--- Page excerpt ---
_ _ _ _

Whether by holodeck or gnarly parable, no scientific discipline has emphasized the profundity of fiction as much as quantum mechanics (read our fun-filled introduction to quantum mechanics). The world that the first quantum mechanics uncovered was so alien to the way people expected it to be that the outcome of relatively simple experiments needed to be debated and defended not so much by math and diagrams but by means of an arsenal of parables, or thought-experiments as they called them. People needed to be converted in all the religious sense of the word. Obsolete belief needed to be identified and uprooted and replaced by proper insight. And that hurt. The most famous opponent of quantum mechanics was Albert Einstein who backed his objections up with one of his savored sayings: 'I don't believe that God plays dice.' But God did, or so it seemed, and even Einstein had to capitulate after some delicious dialogues that have been preserved for prosperity.

In the course of the twentieth century it has been established that the small-scale world and the large-scale world comply with different rules. The rules of the large-scale universe can be observed with our own large-scale eyes: Classical mechanics apply and time is there to prevent that everything happens at once.

Our bodies are large-scale and so is everything we can observe from stars to rocks to microscopically small creatures and grains of sand. But beyond that lays a realm of mystery and wonder: the quantum world.

The quantum world

A conventional large-scale object in motion travels through space along a single trajectory that is observable and predictable. A quantum particle however does not. Heisenberg discovered that it is impossible to accurately measure both speed and position of a particle. The more accurate the speed is known, the more inaccurate its position becomes, and vice versa. And that is not due to failing equipment or to one's failing intellect, but to the covert nature and sovereignty of the quantum particle. Numeral equivalents of individual quantum behavior do not exist; they're not there to be known. The only rightful claim that can be made about a traveling particle is about the chance that it will end up in a certain position. That chance can be predicted according to a possibility wave, also known as the Schrödinger wave.

Imagine a particle-canon that can shoot one particle at the time at a screen that records the impact of the particle with a black dot. Shooting a certain amount of particles towards a bull's eye will result in a cloud of dots centered on the target, fading out the further away from the target we look. The gradient of fading can be predicted with high accuracy, but we would still be unable to predict were the next particle is going to hit. Could be bull's eye, could be ten centimeters to the right, could even be the wall behind us. There's no way of telling. The most fundamental principle of the universe is freedom.

For our next experiment we place a second screen between the canon and the recording screen, and the middle screen is endowed with two holes next to each other. If quantum particles were conventional objects the pattern on the recording screen would consist of two blurs corresponding with the two holes. But in stead we see an interference pattern emerge, as if a wave has rolled through the holes and interfered with itself. Even when we shoot particles one at the time, the pattern on the recording screen reveals interference. That means that the quantum particle has traveled through both holes and interfered with itself, and that is a paradox since a quantum particle is per definition indivisible. The solution to this paradox is that a quantum particle travels through space along all its possible trajectories, its path integral, like a spider that catches a fly with a single sticky thread but still makes an entire web to present her trap.

_ _ _ _

--- Supplied information ---
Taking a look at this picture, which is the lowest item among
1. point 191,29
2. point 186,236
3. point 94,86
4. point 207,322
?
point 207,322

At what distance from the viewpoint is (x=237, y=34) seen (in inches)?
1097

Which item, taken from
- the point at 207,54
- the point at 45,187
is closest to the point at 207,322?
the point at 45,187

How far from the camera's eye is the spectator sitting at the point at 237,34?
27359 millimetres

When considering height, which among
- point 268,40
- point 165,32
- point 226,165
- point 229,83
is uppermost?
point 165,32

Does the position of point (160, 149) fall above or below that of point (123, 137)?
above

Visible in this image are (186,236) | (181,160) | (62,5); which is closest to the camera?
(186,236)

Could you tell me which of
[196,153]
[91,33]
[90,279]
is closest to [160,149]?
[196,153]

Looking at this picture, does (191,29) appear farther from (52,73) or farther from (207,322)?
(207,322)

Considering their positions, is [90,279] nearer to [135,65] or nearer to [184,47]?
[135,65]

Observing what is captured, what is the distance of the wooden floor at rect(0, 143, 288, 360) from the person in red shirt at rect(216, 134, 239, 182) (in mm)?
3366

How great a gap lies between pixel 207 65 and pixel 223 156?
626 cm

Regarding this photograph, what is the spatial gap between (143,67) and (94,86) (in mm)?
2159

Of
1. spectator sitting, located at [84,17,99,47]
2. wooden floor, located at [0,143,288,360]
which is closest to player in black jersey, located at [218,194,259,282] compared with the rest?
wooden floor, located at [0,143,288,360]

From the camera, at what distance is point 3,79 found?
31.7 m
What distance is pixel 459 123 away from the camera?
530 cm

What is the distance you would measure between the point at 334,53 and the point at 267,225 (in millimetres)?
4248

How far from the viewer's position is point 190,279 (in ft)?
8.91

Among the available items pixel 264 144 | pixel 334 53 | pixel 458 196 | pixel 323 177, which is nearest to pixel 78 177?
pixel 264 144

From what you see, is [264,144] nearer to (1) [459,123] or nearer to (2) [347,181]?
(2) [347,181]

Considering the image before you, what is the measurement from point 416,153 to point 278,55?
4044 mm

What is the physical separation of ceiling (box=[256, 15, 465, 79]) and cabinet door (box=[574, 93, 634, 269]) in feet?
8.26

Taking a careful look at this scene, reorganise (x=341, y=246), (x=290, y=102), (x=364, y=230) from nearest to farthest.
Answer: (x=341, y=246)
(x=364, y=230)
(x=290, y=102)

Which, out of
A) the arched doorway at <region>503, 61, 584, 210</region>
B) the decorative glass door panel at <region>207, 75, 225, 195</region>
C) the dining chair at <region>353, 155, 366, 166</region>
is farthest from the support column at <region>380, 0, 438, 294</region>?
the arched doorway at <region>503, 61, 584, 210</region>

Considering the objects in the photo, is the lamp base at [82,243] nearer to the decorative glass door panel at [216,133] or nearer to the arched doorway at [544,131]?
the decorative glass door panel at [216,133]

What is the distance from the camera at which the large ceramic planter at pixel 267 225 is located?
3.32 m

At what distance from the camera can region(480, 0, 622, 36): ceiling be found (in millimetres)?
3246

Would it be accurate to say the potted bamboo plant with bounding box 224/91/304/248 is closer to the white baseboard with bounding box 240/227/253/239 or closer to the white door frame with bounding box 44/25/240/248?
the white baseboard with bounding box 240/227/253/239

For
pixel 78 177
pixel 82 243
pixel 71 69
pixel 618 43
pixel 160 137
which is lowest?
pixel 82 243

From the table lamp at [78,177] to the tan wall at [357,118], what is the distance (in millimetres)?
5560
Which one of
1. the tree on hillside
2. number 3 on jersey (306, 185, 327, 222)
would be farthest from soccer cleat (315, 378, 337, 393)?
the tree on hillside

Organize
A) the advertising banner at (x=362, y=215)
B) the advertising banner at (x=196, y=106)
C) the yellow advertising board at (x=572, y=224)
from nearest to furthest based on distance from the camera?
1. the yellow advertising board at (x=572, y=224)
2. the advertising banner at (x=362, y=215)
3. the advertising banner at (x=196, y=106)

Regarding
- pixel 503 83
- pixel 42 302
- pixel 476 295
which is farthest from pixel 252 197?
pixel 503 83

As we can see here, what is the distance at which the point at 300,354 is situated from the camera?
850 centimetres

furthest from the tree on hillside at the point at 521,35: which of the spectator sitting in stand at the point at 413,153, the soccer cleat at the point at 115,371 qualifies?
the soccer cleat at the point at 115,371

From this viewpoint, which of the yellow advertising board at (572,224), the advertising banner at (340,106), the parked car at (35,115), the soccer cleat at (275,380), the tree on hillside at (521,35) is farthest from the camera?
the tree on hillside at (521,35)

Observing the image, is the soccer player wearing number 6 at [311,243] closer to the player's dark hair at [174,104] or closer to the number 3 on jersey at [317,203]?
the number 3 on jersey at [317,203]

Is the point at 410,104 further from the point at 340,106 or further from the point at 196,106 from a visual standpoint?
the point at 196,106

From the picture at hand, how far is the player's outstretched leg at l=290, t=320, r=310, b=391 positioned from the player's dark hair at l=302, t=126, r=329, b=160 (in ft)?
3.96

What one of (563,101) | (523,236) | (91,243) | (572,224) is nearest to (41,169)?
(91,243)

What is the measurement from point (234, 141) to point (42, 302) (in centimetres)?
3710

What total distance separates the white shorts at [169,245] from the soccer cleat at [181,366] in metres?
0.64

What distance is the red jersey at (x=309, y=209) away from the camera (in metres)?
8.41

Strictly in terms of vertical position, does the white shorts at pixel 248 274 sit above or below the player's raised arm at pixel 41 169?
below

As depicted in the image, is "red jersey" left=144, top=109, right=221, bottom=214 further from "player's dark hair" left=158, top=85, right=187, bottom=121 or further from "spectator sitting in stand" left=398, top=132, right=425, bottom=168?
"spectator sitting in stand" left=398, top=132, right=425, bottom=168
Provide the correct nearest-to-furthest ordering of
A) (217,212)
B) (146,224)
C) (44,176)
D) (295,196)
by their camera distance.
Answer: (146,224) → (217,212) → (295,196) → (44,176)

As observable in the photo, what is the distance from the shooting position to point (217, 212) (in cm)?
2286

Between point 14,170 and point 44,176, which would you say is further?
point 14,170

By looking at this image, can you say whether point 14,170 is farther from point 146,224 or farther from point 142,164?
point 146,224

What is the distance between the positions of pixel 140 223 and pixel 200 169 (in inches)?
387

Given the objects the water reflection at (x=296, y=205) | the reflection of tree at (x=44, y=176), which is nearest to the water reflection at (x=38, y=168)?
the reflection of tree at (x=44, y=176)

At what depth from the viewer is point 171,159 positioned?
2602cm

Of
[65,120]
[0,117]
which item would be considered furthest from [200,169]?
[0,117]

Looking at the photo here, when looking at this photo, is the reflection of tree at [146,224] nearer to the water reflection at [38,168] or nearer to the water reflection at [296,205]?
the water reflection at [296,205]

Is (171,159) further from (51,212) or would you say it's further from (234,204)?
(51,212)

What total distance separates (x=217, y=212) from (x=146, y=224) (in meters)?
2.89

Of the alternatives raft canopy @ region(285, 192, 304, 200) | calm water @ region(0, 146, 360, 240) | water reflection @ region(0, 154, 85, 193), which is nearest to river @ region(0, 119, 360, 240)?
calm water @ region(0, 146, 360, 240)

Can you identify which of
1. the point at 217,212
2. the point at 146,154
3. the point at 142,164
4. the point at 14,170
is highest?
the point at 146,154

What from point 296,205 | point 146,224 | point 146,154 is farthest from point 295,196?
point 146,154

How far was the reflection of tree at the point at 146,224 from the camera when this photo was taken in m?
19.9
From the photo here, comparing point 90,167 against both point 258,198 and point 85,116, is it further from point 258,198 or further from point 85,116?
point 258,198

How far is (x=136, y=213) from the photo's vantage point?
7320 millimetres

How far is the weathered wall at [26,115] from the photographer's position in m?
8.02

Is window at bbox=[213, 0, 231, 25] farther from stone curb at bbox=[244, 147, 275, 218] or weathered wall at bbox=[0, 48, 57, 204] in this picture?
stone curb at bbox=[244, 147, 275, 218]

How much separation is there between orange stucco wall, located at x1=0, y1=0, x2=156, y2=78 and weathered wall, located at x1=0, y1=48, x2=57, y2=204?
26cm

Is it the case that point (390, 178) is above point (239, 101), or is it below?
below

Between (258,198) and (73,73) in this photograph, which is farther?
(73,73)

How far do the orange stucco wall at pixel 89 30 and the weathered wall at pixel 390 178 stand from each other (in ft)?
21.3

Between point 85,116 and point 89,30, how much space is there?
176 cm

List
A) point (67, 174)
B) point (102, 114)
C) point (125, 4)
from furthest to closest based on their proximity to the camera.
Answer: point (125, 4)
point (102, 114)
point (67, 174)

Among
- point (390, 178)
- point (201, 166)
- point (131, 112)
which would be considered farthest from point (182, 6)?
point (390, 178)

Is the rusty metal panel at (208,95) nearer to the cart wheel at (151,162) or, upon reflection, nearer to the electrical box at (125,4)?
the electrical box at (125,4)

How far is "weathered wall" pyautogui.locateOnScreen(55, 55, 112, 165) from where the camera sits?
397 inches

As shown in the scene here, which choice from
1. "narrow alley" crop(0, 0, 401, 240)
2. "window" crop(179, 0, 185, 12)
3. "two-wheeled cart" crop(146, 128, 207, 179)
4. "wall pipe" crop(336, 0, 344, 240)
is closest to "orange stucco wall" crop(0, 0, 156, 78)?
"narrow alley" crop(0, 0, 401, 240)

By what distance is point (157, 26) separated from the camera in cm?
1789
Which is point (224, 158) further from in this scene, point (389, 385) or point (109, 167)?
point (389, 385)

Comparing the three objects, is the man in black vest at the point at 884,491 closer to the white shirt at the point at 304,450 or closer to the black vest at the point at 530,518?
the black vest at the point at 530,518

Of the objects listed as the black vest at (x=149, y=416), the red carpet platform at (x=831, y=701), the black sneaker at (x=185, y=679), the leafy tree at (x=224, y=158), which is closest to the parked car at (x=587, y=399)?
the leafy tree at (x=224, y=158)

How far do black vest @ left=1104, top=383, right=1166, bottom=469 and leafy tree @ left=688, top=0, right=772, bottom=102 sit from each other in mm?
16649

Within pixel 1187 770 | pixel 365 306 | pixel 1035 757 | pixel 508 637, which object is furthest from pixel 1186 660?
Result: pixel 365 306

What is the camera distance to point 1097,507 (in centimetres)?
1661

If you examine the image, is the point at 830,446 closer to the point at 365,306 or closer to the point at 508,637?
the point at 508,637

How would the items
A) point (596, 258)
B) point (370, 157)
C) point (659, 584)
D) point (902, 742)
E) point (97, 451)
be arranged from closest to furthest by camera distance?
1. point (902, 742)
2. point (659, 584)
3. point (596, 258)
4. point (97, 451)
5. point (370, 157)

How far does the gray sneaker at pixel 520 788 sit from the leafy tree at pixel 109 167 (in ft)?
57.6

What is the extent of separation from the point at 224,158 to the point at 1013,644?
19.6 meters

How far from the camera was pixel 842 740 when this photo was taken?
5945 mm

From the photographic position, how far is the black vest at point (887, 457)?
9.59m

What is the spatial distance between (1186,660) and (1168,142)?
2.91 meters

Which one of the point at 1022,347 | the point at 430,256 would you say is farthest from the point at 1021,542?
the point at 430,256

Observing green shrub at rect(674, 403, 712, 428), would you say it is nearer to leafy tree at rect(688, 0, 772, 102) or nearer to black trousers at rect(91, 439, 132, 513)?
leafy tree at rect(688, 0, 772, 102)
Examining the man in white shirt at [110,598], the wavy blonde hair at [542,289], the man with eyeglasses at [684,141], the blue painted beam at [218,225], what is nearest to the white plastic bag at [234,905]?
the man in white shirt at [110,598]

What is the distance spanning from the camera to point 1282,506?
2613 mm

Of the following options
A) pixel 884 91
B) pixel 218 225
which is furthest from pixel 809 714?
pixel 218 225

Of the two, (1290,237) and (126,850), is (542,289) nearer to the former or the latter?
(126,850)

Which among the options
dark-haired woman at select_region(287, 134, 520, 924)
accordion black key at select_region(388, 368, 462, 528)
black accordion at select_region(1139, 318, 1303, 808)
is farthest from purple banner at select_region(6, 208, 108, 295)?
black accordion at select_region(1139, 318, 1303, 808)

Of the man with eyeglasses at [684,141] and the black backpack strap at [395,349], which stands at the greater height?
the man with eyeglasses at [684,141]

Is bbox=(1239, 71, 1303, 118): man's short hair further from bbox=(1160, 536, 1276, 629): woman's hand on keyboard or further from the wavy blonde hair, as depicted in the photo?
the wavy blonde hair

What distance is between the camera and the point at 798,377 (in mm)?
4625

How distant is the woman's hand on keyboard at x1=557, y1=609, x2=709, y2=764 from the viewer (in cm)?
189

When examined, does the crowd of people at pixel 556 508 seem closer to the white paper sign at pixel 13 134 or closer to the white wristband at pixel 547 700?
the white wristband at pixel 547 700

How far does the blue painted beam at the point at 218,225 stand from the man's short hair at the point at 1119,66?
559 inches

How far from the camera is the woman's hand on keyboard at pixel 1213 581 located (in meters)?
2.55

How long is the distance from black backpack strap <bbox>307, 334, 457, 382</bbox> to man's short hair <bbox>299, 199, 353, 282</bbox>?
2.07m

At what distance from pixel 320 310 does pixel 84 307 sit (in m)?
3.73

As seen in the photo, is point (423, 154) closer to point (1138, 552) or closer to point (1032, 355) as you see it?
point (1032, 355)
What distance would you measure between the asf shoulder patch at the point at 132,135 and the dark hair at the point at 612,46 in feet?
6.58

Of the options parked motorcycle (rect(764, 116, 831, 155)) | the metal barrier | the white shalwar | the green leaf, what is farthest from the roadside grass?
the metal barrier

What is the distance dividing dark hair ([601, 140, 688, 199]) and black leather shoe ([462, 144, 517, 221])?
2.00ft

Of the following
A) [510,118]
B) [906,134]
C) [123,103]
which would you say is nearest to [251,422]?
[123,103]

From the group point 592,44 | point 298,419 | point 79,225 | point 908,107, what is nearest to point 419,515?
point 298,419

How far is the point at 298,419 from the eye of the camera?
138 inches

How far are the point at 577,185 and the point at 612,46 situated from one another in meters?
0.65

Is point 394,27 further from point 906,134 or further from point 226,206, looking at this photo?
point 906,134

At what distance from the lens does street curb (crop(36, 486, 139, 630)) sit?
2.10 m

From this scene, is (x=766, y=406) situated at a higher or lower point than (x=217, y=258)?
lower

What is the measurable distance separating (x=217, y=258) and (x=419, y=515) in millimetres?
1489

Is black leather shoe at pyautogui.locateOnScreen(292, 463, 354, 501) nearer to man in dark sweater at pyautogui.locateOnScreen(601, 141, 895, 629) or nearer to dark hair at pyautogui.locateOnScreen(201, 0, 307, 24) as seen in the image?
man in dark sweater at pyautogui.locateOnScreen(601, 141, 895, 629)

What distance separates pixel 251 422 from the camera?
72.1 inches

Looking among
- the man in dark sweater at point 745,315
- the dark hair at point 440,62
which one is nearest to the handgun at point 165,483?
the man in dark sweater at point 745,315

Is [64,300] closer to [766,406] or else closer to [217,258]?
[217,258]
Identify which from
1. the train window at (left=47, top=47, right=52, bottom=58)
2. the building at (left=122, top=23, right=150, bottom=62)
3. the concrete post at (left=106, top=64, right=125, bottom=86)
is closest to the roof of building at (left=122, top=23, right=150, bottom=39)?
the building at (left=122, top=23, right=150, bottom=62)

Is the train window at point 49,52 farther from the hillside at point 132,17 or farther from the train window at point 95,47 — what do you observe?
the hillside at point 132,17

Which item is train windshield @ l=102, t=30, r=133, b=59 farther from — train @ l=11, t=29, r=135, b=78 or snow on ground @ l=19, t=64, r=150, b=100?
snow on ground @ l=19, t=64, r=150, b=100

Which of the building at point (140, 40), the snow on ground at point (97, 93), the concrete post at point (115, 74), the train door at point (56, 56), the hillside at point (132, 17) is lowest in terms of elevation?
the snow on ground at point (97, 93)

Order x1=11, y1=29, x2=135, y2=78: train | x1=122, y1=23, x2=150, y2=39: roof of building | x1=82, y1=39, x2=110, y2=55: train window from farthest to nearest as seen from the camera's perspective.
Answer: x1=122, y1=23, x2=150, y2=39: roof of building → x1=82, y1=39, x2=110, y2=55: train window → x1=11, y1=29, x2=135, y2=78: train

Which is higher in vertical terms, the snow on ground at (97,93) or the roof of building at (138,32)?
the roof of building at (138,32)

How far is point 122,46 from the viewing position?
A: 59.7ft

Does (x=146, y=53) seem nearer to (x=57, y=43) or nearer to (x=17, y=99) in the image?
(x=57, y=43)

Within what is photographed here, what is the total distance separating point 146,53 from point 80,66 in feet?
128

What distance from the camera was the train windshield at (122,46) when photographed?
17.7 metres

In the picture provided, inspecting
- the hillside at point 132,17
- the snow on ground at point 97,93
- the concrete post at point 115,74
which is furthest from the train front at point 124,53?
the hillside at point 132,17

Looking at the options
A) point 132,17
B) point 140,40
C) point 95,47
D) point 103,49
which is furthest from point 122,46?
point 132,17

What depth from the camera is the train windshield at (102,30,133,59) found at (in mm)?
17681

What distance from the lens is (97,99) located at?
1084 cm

_ _ _ _

--- Given problem 1 ---
Tally the lines of the records that contain the word "each", treating uppercase and lowercase as different. Give only the number.
--- Given problem 2 ---
Resume the essay on quantum mechanics from the point where it stops.

--- Exercise answer 1 ---
2

--- Exercise answer 2 ---
Schrödinger's box

By far the most famous thought experiment was published by Erwin Schrödinger in order to explain quantum uncertainty in relation to the large-scale world. He imagined a single atom of a light radioactive material tied to a Geiger counter, which was in turn rigged to a bottle of poison so that when the atom would decay the bottle would break and the poison would be released. He proceeded to place the whole contraption in a box and threw his cat in with it and sealed the box.

He waited one hour and since the radioactive material he used had a half-life of one hour, the possibility that the atom had decayed and killed the cat was exactly fifty percent, but in fact the atom could have decayed in the first minute or would not decay for many years to come. And because he could not observe the cat, it also existed inside the box in a state of essential flux, somewhere between alive and dead. The uncertainty surrounding the condition of the atom had rubbed off on the cat. The situation of the cat could only be described by means of a possibility wave. Making a deterministic statement about the welfare of the cat had as much validity as saying which hole the quantum particle went through in the previous experiment. But, thank goodness, when Schrödinger opened the box the cat jumped out and Schrödinger could conclude that the atom had not decayed. The cat's state of flux was annulled and it went on being a large-scale corpus in a large-scale world.

The key difference between the situation of the quantum particle through both holes and the dead slash alive state of the cat is that the eventual outcome of the cat's state of flux will be confirmed by its appearance when the box opens. When a quantum particle hits the recording screen it does not carry any information about its past. The cat does and with revealing its present state, its previous hour becomes determinable and the state of flux desecrated. Not so with a quantum particle and that is where the realities divide and this is also where Schrödinger's story ended. But a little fantasy allows us to uncover yet another great secret of nature. Imagine Mr. Schrödinger opening the box and receiving his cat in good health when behind him the door opens and Mrs. Schrödinger comes to the scene and immediately recognizes what Mr. Schrödinger has been up to and ignites in unremitting vexation and exiles him to the couch and cancels his desert for the rest of the month.

The outcome of the cat's state of flux can only influence the large-scale world deterministically. Either the cat is dead and nothing happens, or the cat is alive and jumps out and begins to push over Mr. Schrödinger's cup of coffee and tear down the plants. But Mrs. Schrödinger does not respond solely to the outcome of the flux, she responds to the entire range of possibilities. The cat could have died and that possibility, which has no actual outcome in the world of dials and meters, certainly has an outcome in Mrs. Schrödinger's temperament and Mr. Schrödinger dire fate.

Mrs. Schrödinger's mind

Mrs. Schrödinger's mind acts upon the path integral and is therefore not subject to large-scale mechanics. A single mind is a quantum, and quantum mechanics apply. Hence the unique prerogative to see stars where another man sees only bars, or to recognize a living friend where others see only a stuffed tiger.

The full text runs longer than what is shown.